Sawdust – Originally published in Dead Man’s Switch – Xperience Fiction – by Liam Sweeny.
Sawdust
The grey, rotted wood splintered and cracked beneath their feet as they walked the North Pier. It used to be full of hustle and bustle and bullshit spoken by bourbon-drinking poker players on the ground floors of the many bordellos that silhouetted the night sky, now as broken as the pier. Things weren’t what they used to be.
Flip James adjusted his fedora before tucking his rough hands into the pockets of his overcoat. He wasn’t always a venture capitalist. He used to work in a steel mill outside of town. He still had scars on his wrists from the searing heat of stray sparks. It was work to him, not the American Industrial Dream that people romanticized it to be. He’d come home dirty, smelly to a nagging wife and a six-pack of Miller High Life. That was the closest thing he had to a High Life back then. He was a beer-drinking, cigarette-smoking lotto-player. It was that last thing that changed his life.
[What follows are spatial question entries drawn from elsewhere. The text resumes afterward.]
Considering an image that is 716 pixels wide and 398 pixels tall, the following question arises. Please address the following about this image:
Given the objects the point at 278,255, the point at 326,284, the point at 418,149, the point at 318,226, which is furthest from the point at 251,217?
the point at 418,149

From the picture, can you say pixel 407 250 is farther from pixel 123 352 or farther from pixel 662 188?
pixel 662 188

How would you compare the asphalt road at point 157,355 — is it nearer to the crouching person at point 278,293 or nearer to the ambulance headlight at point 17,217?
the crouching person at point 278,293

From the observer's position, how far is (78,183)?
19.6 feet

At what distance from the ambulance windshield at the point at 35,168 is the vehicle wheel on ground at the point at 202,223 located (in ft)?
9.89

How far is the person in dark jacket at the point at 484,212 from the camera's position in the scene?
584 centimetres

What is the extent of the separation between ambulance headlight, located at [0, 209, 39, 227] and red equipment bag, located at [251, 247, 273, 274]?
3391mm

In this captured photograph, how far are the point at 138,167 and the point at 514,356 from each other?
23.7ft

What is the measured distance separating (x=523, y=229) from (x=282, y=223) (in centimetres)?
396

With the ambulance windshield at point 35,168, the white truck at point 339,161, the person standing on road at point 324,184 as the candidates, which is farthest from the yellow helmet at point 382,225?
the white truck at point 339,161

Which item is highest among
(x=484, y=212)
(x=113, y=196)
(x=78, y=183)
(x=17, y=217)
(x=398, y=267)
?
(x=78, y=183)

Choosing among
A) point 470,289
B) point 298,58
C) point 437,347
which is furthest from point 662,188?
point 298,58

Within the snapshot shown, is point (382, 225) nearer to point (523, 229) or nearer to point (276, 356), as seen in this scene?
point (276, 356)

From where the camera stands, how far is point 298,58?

He won, and he won big. Thirteen million, which was huge back then. He blacked out from the celebration, but he kept his head after the hangover went away. He invested wisely, and as of three days ago, his net worth was seven-hundred and fifty million. He made his fortune by his own name, Flip, flipping failing companies into profitable ones.
Which brought him here.
He loved a girl once; not his wife. He tolerated her. But he loved Betty Anne Mason. He met her on the North Pier when he was sixteen. There was an amusement park back then, long ago dismantled for scrap metal. He wrote her love poems, and she wrote him back. They spent hours on the beach, looking up at the stars. He even bought a book of the constellations at the town bookstore, studied it to impress her. She was beautiful.
On his eighteenth birthday, he’d finally saved enough money, even sacrificed getting his own car to buy a two-carat diamond ring for her. He was going to propose as he made his way to the North Pier. He turned the corner to see her lips locked with Spencer Richards, the town’s rich kid, off to Princeton that year.
In a letter, she told him that she cared about him, but Spencer could offer her a way out of that shitty little town. She wanted the best for herself. They were married as soon as he finished school. Flip was invited. He put in for overtime that day.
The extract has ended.